Smith and individualized exemptions
bfudenbe at LAW.MIAMI.EDU
Wed Feb 12 14:44:52 PST 1997
On Wed, 12 Feb 1997, richard duncan wrote:
> I think Mike's [McConnell's] explanation of Sherbert as reconceptualized
in Smith is
> accurate. But Sandy's point remains--is the distinction between
> legislatively-defined exemptions for secular (but not religious)
> gratifications and open-ended "individualized" exemptions for secular
> (but not religious) gratifications a valid or even a coherent one?
> Suppose in Sherbert *the legislature* had defined the desire not to
> change professions as a "good" reason to refuse work. There were no
> individualized determinations, just the well-defined stautory
> exemption. So A, an unemployed law professor, refuses a job as a night
> manager at the local 7-11 because he does not wish to change
> professions. B, an unemployed convenience store manager, refuses a job
> at the same store because it required him to work on his Sabbath.

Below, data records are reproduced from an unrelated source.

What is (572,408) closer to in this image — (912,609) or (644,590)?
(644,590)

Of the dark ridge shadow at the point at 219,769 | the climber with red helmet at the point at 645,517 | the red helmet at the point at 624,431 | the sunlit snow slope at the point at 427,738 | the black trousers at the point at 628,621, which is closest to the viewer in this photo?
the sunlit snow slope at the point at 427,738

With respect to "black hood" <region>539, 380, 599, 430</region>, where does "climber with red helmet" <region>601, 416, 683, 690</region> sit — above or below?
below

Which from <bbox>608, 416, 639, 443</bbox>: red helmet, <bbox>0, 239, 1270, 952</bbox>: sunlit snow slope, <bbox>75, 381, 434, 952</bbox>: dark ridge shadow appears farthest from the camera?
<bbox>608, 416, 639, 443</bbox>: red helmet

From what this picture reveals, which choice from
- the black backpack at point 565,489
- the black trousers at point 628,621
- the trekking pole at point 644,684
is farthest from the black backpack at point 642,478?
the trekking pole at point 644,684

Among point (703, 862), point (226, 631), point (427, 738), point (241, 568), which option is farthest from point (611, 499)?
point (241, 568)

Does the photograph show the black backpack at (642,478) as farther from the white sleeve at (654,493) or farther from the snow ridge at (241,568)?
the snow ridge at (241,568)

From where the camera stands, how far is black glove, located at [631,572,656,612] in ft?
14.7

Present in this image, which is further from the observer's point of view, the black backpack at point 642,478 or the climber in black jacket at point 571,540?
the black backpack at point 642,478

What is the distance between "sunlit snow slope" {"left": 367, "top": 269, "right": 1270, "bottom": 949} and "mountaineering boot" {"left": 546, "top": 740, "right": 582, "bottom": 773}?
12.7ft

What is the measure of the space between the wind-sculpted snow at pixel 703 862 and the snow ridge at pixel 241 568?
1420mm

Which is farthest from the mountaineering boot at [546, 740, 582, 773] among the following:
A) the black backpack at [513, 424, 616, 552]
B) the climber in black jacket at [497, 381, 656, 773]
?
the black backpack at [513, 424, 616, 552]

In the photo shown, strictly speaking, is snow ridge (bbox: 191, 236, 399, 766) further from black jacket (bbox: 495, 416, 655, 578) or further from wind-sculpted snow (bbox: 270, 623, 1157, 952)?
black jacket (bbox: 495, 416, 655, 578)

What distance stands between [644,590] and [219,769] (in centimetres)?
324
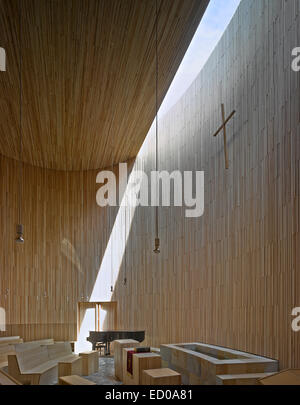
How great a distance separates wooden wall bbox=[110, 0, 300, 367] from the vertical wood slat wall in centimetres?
2

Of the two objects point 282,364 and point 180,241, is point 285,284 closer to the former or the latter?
point 282,364

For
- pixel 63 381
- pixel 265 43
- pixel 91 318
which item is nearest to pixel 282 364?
pixel 63 381

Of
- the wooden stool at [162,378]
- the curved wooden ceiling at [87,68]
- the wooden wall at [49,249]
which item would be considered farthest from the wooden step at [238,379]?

A
> gets benefits; B is denied benefits. Should it matter under any coherent
> theory of Free Ex that in this case the denial is based upon
> well-defined statutory definitions of good and bad reasons?
Yes! But in the opposite direction from that implicit in Prof.
McConnell's earlier post [which asked whether it should matter whether the
exemption is based on legislative, administrative, or judicial
decision-making]. Specifically, if we think the judiciary's greater
insulation from political pressures makes it more likely to give proper
weight to constitutional prohibitions, then we might find suspect a
legislative determination to exempt those claiming secular interest X, but not
free exercise interest Y. In short, because the judiciary is more
insulated, we could find judicial declarations that interest X is exempt
(as in Sherbert) more presumptively correct than legislative declarations.